The other companies named as defendants are National Meat & Livestock Corp Sdn Bhd, Real Food Co Sdn Bhd, Meatworks Corp Sdn Bhd, Agroscience Industries Sdn Bhd, Asian Bioscience Corp Sdn Bhd and Techknowlogy Imageware (M) Sdn Bhd.

Azizan said that on Dec 6, 2007, the federal government entered into an agreement with NFC to grant the latter a RM250 million loan to partially finance the setting up and operation of a national feedlot centre in Gemas, Negeri Sembilan.

“(As per the agreement) the first defendant (NFC) was required to repay the loan interest on the amount drawn by 17 [yearly] instalment[s] of RM17.4 million each, commencing on Jan 9, 2012 to 2028. The defendant failed to pay the 2012 and 2013 yearly instalments which were due on Jan 9, each year,” Azizan said.
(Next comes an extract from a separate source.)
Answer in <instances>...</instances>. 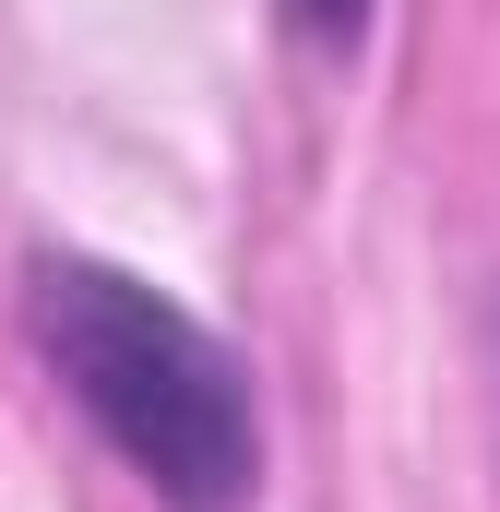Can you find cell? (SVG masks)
<instances>
[{"label":"cell","instance_id":"cell-1","mask_svg":"<svg viewBox=\"0 0 500 512\" xmlns=\"http://www.w3.org/2000/svg\"><path fill=\"white\" fill-rule=\"evenodd\" d=\"M24 322L84 429L143 477L155 512H250L262 501V393L250 358L155 274L96 251L24 262Z\"/></svg>","mask_w":500,"mask_h":512},{"label":"cell","instance_id":"cell-2","mask_svg":"<svg viewBox=\"0 0 500 512\" xmlns=\"http://www.w3.org/2000/svg\"><path fill=\"white\" fill-rule=\"evenodd\" d=\"M286 36L322 48V60H346V48L370 36V0H286Z\"/></svg>","mask_w":500,"mask_h":512}]
</instances>
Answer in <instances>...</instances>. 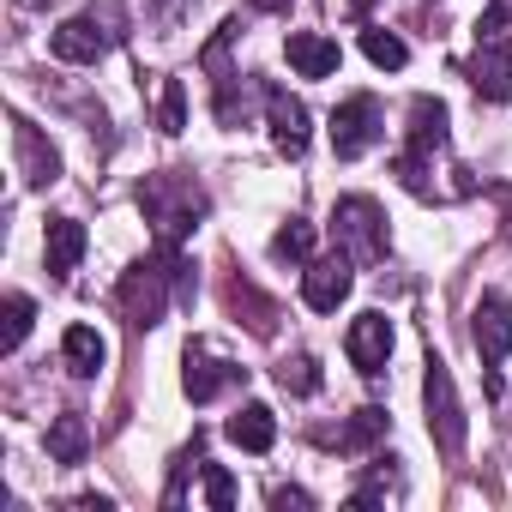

“The assets of the first defendant were frozen and seized by the Royal Malaysian Police following several criminal charges. However, the first defendant agreed to utilise part of the monies kept in escrow by the auditor general amounting to RM35.5 million to settle its outstanding instalments for 2012 and 2013,” he said.

He then said the Malaysian government had issued letters to the first defendant when the loan was not paid for again in 2014.

The government had issued a warning to the first defendant dated March 21, 2014 to remedy the breaches of contract within 90 days.

“By a letter dated Sept 4, 2014, to the first defendant, the Government of Malaysia declared an event of default under the Facility Agreement and demanded a repayment of the entire sum owed,” he said.

According to a writ of summons, the High Court also ordered the appearance of the Salleh family and other defendants at its registry.

It is worth noting that Mohamad Salleh had been acquitted of two criminal breach of trust charges involving RM49.7 million in November 2015.

In response to Finance Minister Lim Guan Eng’s announcement on the latest claims against NFC on May 20 last year, Mohamad Salleh is reported to have issued a statement, saying that a new buyer of NFC is willing to fully settle the loan and that Prime Minister Tun Dr Mahathir Mohamad has been informed accordingly via a letter dated Nov 21, 2018.